Tim Burton had a "day and a half" left filming 'Beetlejuice 2' before the shoot was closed down due to the Hollywood strikes.
The moviemaker has opened up about work on the sequel to his 1998 horror comedy - which starred Alec Baldwin, Winona Ryder and Michael Keaton - revealing production was almost complete when they had to shut down due to the SAG-AFTRA actors union joining the Writers Guild of America in an industry-wide walk-out in July.
He told the British Film Institute: "We had a day and a half left before the strike happened. I feel lucky that we got as far as we did. It is like 98, 99 per cent done. It was a great experience. It reinvigorated my love of making movies."

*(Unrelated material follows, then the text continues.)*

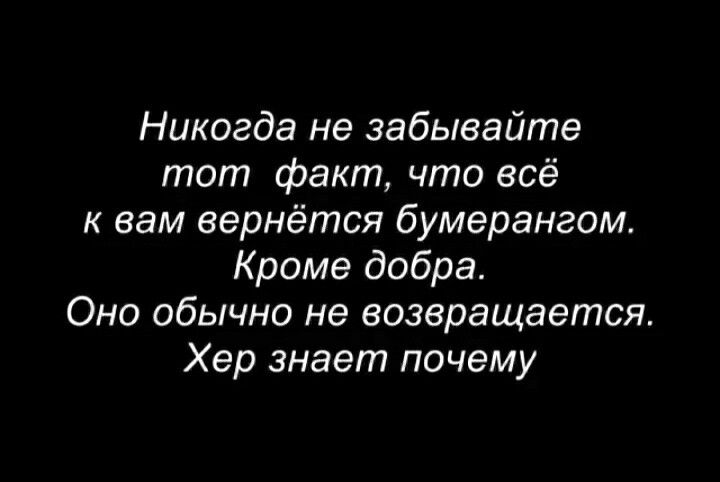 Никогда не забывайте тот факт что всё к вам вернётся бумерангом Кроме добра Оно обычно не возвращается Хер знает почему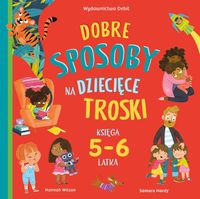 Dobre sposoby na dziecięce troski Księga 5-6 latka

The new film reunites former castmembers Keaton and Ryder, and Burton says it was a joy to pick up the story again. He went on: "It’s so weird because I don’t overly keep in contact with people, but this was very special, because obviously the sequel had been talked about for 35 years. I truly never quite understood the success of the first one. It’s one of life’s beautiful mysteries.

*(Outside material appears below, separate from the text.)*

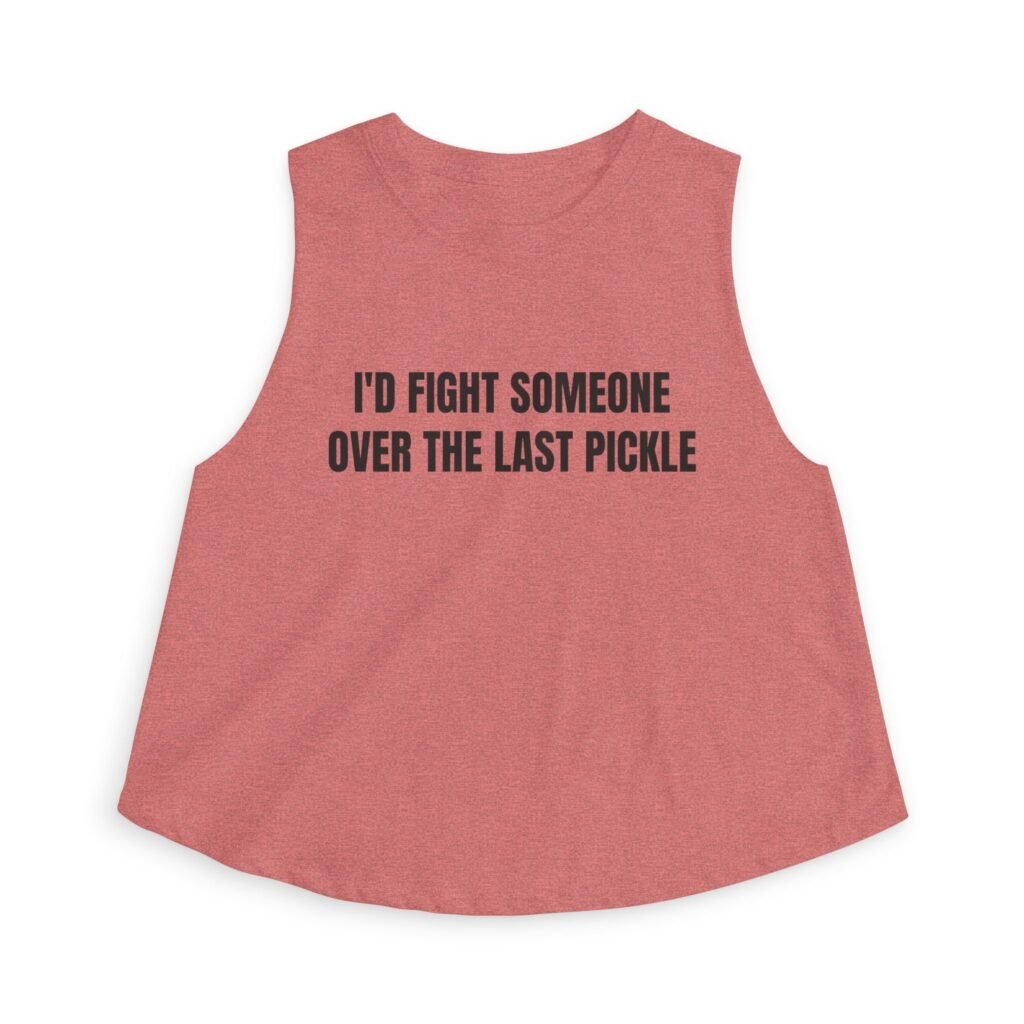 I'd Fight Someone Over The Last Pickle Funny Women's Crop Top - Image 4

"When I did this one, I didn’t look at the first movie, because it didn’t feel like it would help. I treated it just very much as a project where, after 35 years, the anchor for me is what happened to [the characters] ... So that anchored the emotion and the feeling, then working with Michael and Winona and Catherine, and also with Jenna [Ortega] and having these new people, all this beautiful new blood into it ... Working with these people again, and seeing them all, it was very emotional for me. Again, just going back to the old, same puppets and techniques. It goes back to the good old days."